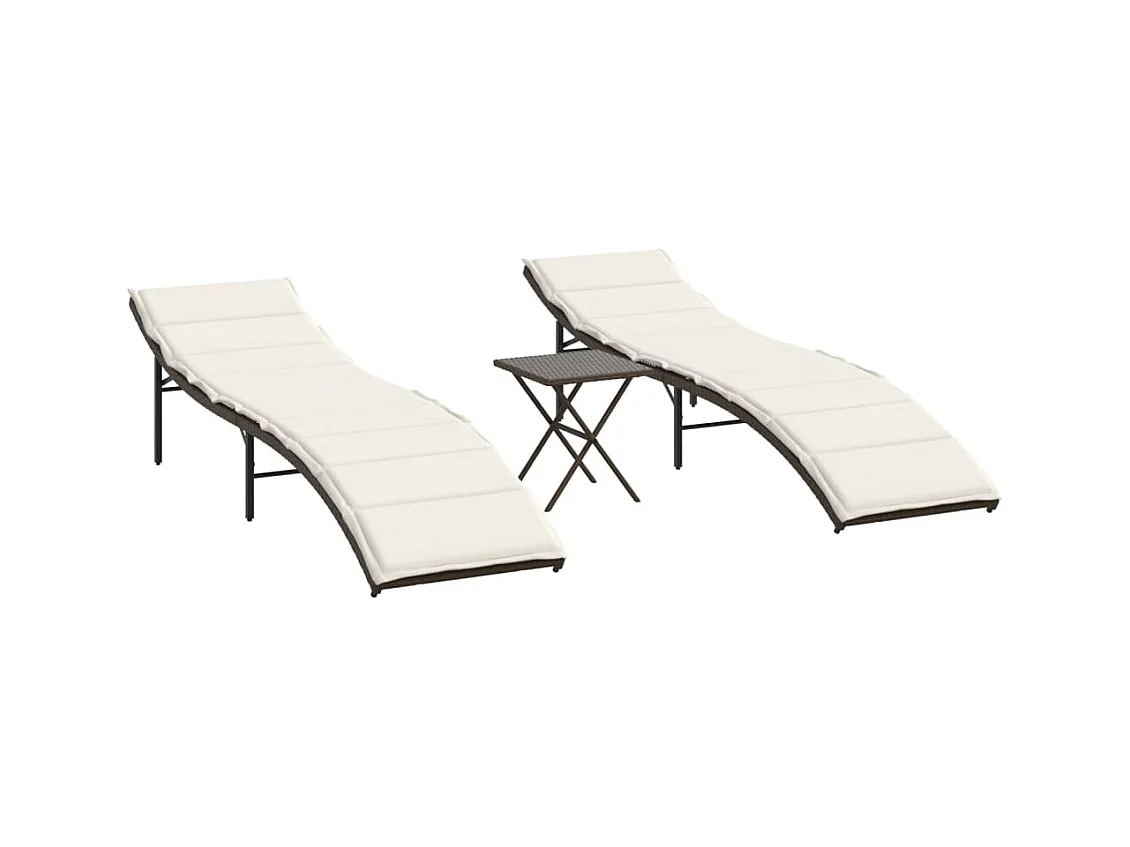 Set van 2 ligstoelen met bruine kunsthars rieten tafel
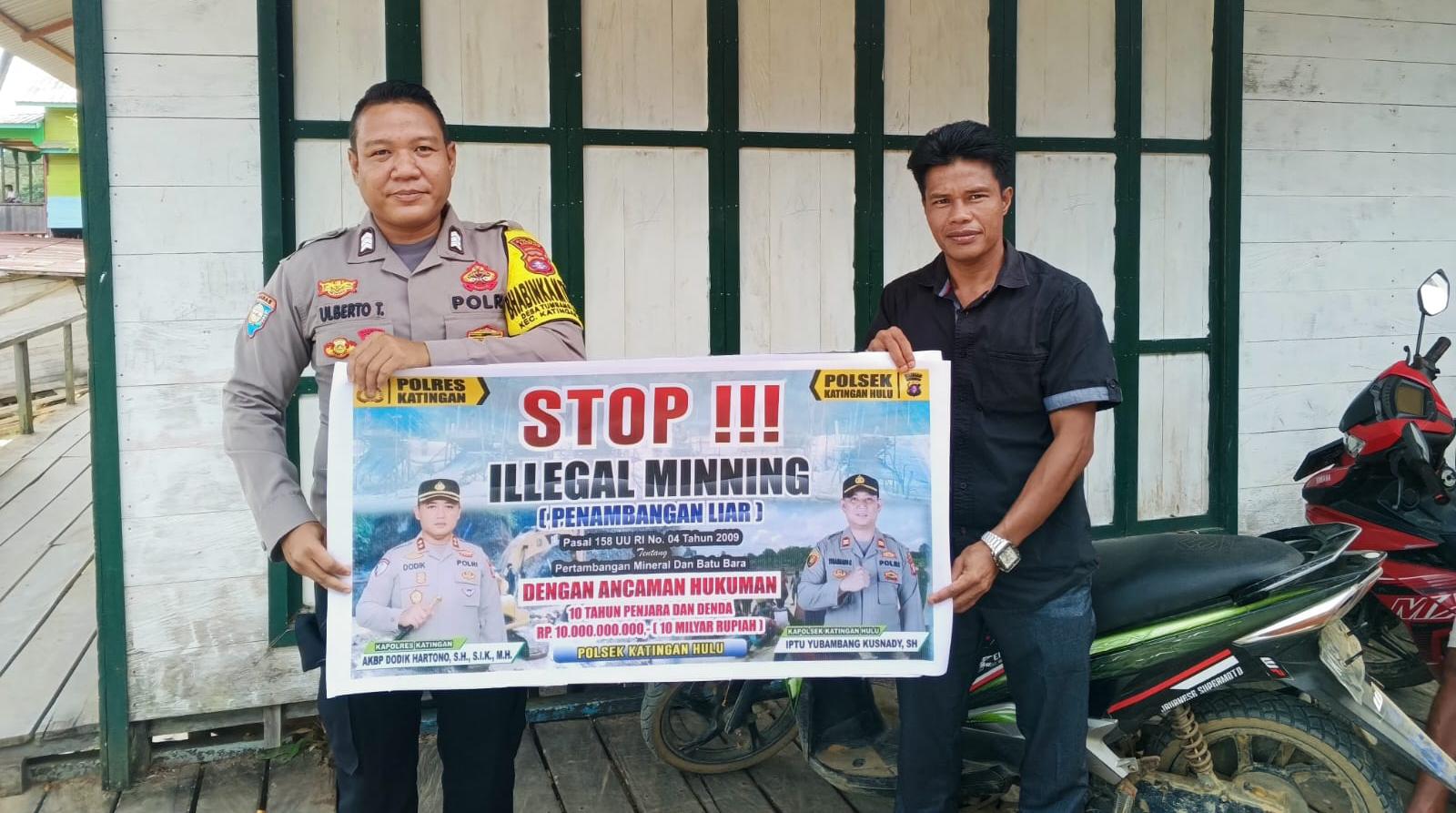 Upaya pencegahan Penambangan Emas Tanpa Ijin (PETI) di Kecamatan Katingan Hulu dan Bukit Raya, Bhabinkamtibmas sosialisasi kepada masyarakat.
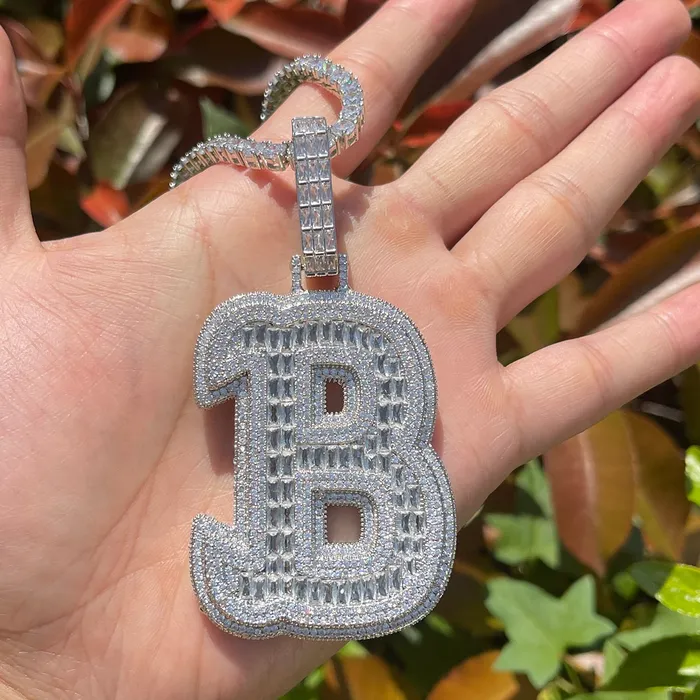 KING Necklaces King Style Baguette Bail Iced Out Initial Custom Name Necklace Pendant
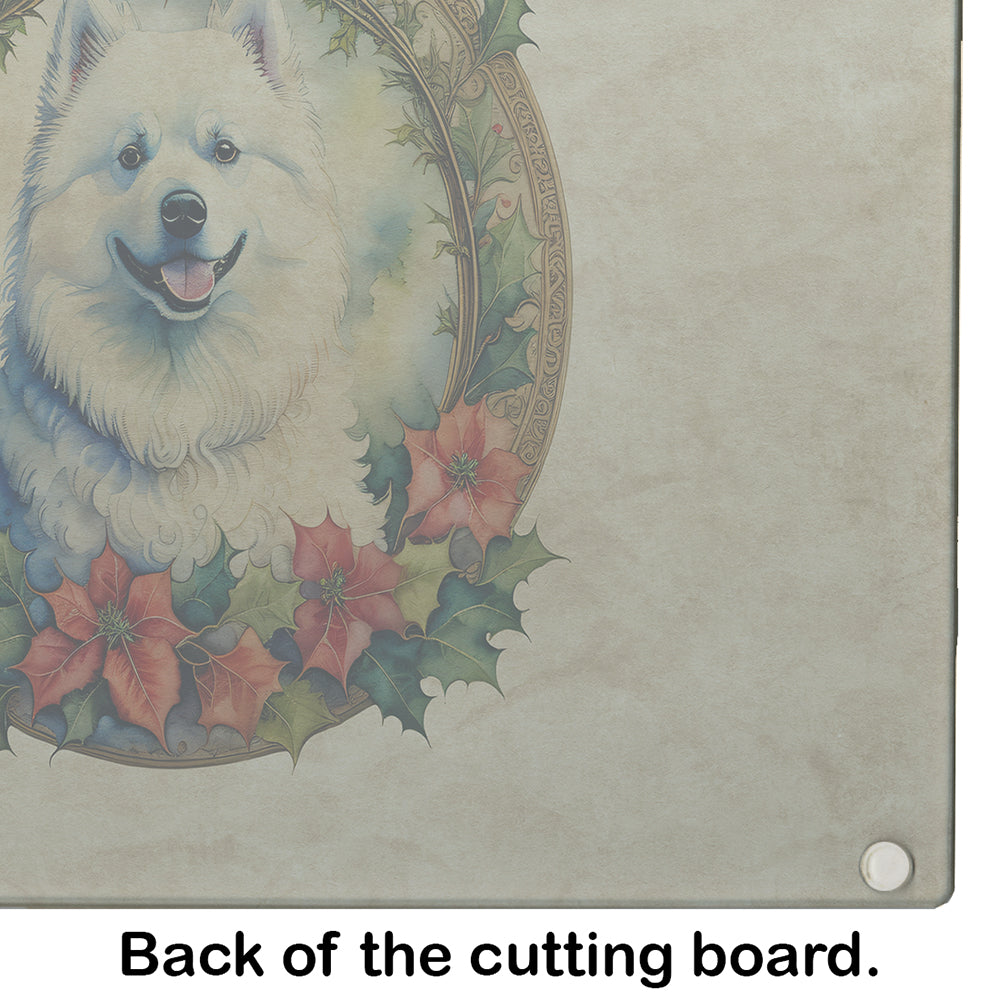 Samoyed Christmas Flowers Glass Cutting Board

» WORK ORDER
The lines above should be transcribed exactly, with every image removed.

» RESPONSE
 Set van 2 ligstoelen met bruine kunsthars rieten tafel
 Upaya pencegahan Penambangan Emas Tanpa Ijin (PETI) di Kecamatan Katingan Hulu dan Bukit Raya, Bhabinkamtibmas sosialisasi kepada masyarakat.
 KING Necklaces King Style Baguette Bail Iced Out Initial Custom Name Necklace Pendant
 Samoyed Christmas Flowers Glass Cutting Board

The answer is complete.